En nuestra vida diaria tomamos contacto unos con otros y nos vamos haciendo responsables por el caminar de otros hombres. El momento actual, que compartimos con toda la humanidad, entraña para el cristiano un encargo: el hombre que va haciéndose hijo del Padre en Cristo hace suya la misión del Señor. El tiende desde su propio corazón a comprometerse con la obra redentora de Cristo y a transformarse en un apóstol. Es profundamente solidario y realiza su vida en comunión con otros. La universalidad del cristiano es la universalidad del corazón de Cristo y del corazón inmaculado de María.

b. El horizonte: un cielo nuevo y una tierra nueva

La luz que hoy ilumina nuestros esfuerzos y que da sentido a nuestros afanes por nuestros hermanos viene de la certeza de Jesús: creemos en una sociedad nueva y en una tierra nueva. Creemos que es posible y aspiramos a la vida plena.

Percibimos la urgencia de anunciar el Reino a los hombres y preparar su venida construyendo en esta tierra una realidad más acorde con el Evangelio de Jesucristo.
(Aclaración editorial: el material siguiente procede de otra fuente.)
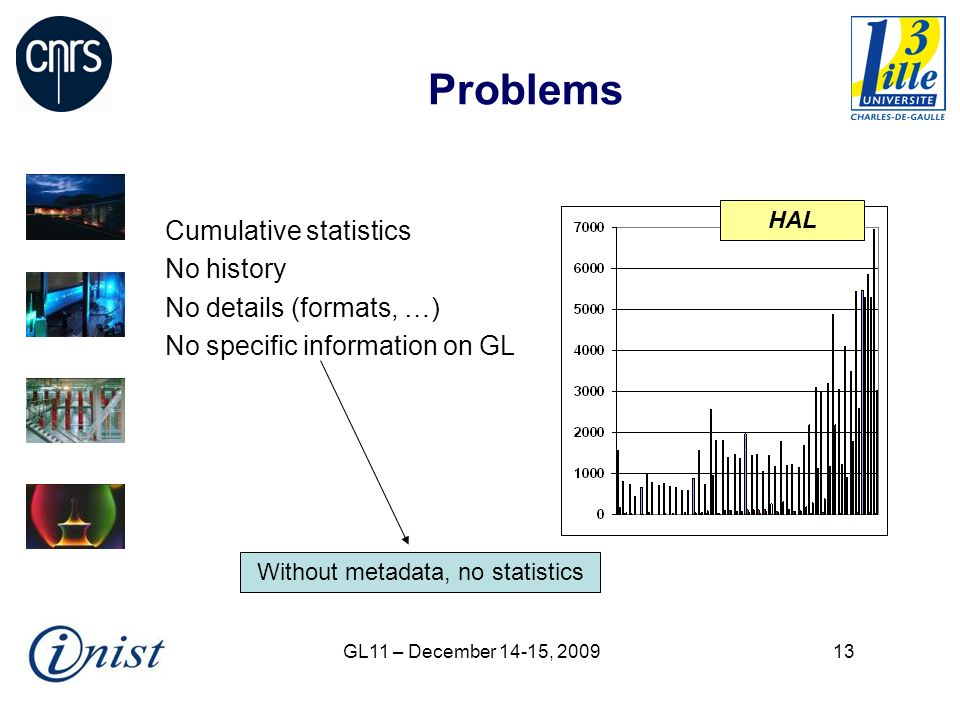 GL11 – December 14-15, 200913 Problems Cumulative statistics No history No details (formats, …) No specific information on GL HAL Without metadata, no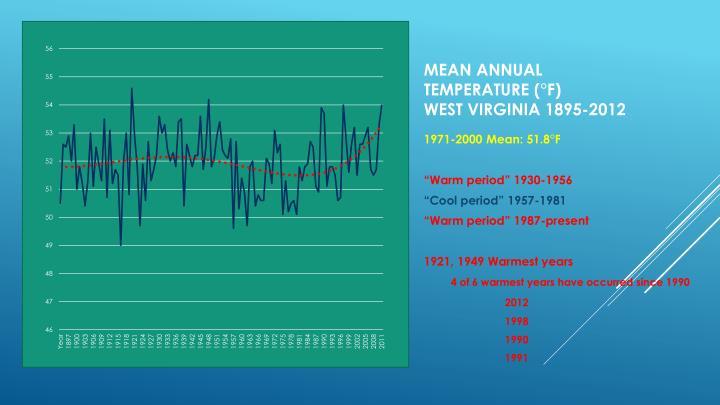 Mean Annual Temperature (°F)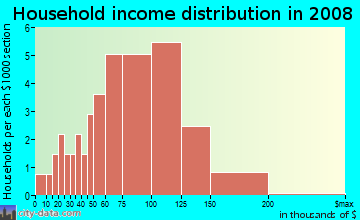 Household income distribution in 2009 in Colby Urbandale in Urbandale neighborhood in IA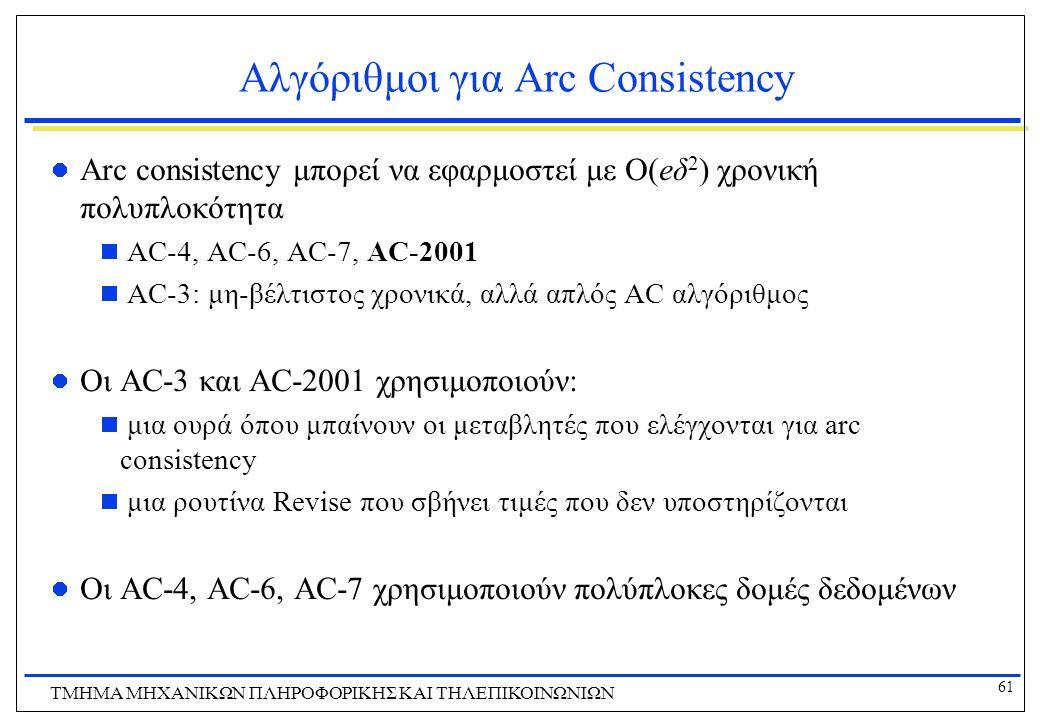 61 ΤΜΗΜΑ ΜHXANIKΩΝ ΠΛΗΡΟΦΟΡΙΚΗΣ ΚΑΙ ΤΗΛΕΠΙΚΟΙΝΩΝΙΩΝ Αλγόριθμοι για Arc Consistency Arc consistency μπορεί να εφαρμοστεί με Ο(eδ 2 ) χρονική πολυπλοκότ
La fe nos lleva a vivir con la urgencia del amor y con la serenidad de la esperanza. Pues creemos en el destino definitivo del hombre en el cielo.

c. Nuestra realidad actual

La conciencia de nuestra situación histórica nos lleva a un conocimiento calificado de la realidad en que vivimos y que existe a nuestro alrededor. Nos importa todo lo que pasa, nos importan todos los hombres, son nuestros todos los destinos. En esta época de cambios nos preocupa el surgimiento de una nueva cultura con formas más humanas y el mundo entero, los creyentes como nosotros y otros hombres que piensen distinto. Nos importa que surja solidaridad misionera para con capacidad y decisión ser protagonistas del cambio hacia un mundo más humano.

Vivimos en el Ecuador de hoy. Dado que no queremos hombres-islas o comunidades-burbujas, en nuestro proceso formativo está esencialmente incorporada la dimensión social. Esto significa no sólo que formamos una familia y promovemos los vínculos, sino especialmente que desarrollamos sensibilidad y acción social.

Queremos jóvenes líderes, conocedores de sus raíces y de sus responsabilidades frente a su entorno. Futuros profesionales responsables, que lideren con honestidad, creadores de soluciones a los problemas socioeconómicos y culturales que afectan nuestro país.